Si sa che i risparmiatori italiani sono tradizionalmente legati all’idea di rendimento sicuro e garantito come quello offerto (forse una volta) dai depositi bancari o dal risparmio postale. Ma da quando la BCE ha deciso di inondare i mercati di liquidità, con il famoso QE, la festa è finita.
Il prolungato periodo dei tassi di interesse a zero non solo ha abbassato i rendimenti dei prodotti di risparmio tradizionali, ma non ha avvicinato i risparmiatori a investimenti più redditizi.
Il motivo, come vedremo nel prossimo paragrafo, dipende da un’errata concezione del rapporto tra rischio e rendimento.

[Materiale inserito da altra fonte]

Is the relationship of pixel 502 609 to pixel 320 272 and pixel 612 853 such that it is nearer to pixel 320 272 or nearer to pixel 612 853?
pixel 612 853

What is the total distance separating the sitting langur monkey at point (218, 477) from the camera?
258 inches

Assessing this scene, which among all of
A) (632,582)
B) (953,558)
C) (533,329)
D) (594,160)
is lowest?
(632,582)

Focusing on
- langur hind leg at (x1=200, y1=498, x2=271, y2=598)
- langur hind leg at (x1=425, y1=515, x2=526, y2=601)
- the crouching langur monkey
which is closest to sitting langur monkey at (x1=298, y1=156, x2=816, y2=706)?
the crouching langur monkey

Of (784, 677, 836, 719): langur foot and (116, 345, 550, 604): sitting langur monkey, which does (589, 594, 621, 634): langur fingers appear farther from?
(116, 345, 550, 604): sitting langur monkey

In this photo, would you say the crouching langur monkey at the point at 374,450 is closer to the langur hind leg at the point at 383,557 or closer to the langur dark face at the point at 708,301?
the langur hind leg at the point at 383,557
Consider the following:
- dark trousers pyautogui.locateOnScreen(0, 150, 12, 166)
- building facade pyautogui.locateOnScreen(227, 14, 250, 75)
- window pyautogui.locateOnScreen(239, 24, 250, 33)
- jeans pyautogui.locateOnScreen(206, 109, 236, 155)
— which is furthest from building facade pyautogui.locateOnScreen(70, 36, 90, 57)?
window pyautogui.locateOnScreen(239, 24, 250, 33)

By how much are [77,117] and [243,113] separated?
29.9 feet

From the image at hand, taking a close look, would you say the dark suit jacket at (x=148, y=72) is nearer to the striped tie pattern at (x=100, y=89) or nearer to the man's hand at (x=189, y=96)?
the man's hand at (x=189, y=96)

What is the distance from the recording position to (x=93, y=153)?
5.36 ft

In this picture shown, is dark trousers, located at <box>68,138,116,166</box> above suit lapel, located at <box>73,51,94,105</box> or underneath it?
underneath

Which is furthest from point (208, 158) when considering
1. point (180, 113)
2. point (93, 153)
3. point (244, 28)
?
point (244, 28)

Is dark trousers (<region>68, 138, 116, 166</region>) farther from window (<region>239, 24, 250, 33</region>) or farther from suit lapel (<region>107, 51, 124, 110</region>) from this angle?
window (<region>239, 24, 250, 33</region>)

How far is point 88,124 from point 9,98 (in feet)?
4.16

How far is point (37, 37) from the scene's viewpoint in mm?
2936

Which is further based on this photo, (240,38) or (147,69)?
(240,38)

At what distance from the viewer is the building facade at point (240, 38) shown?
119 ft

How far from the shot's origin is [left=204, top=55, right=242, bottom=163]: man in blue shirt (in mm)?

Secondo uno studio di ING sui risparmi e gli investimenti in una condizione di bassi tassi di interesse, gli investitori europei interpretano il rischio e i benifici dell’investimento in modo errato.
Ad un campione di circa 14,000 risparmiatori di 15 differenti paesi europei, è stato chiesto di classificare otto prodotti finanziari a seconda del rischio percepito.
I prodotti finanziari sono:
I risultati del sondaggio indicano che molti risparmiatori ritengono che investire in prodotti finanziari sia troppo rischioso. Allo stesso tempo, però, gli stessi sostengono che i benefici dall’investimento in prodotti rischiosi siano troppo bassi.
Un controsenso, stando alle teorie di portafoglio standard.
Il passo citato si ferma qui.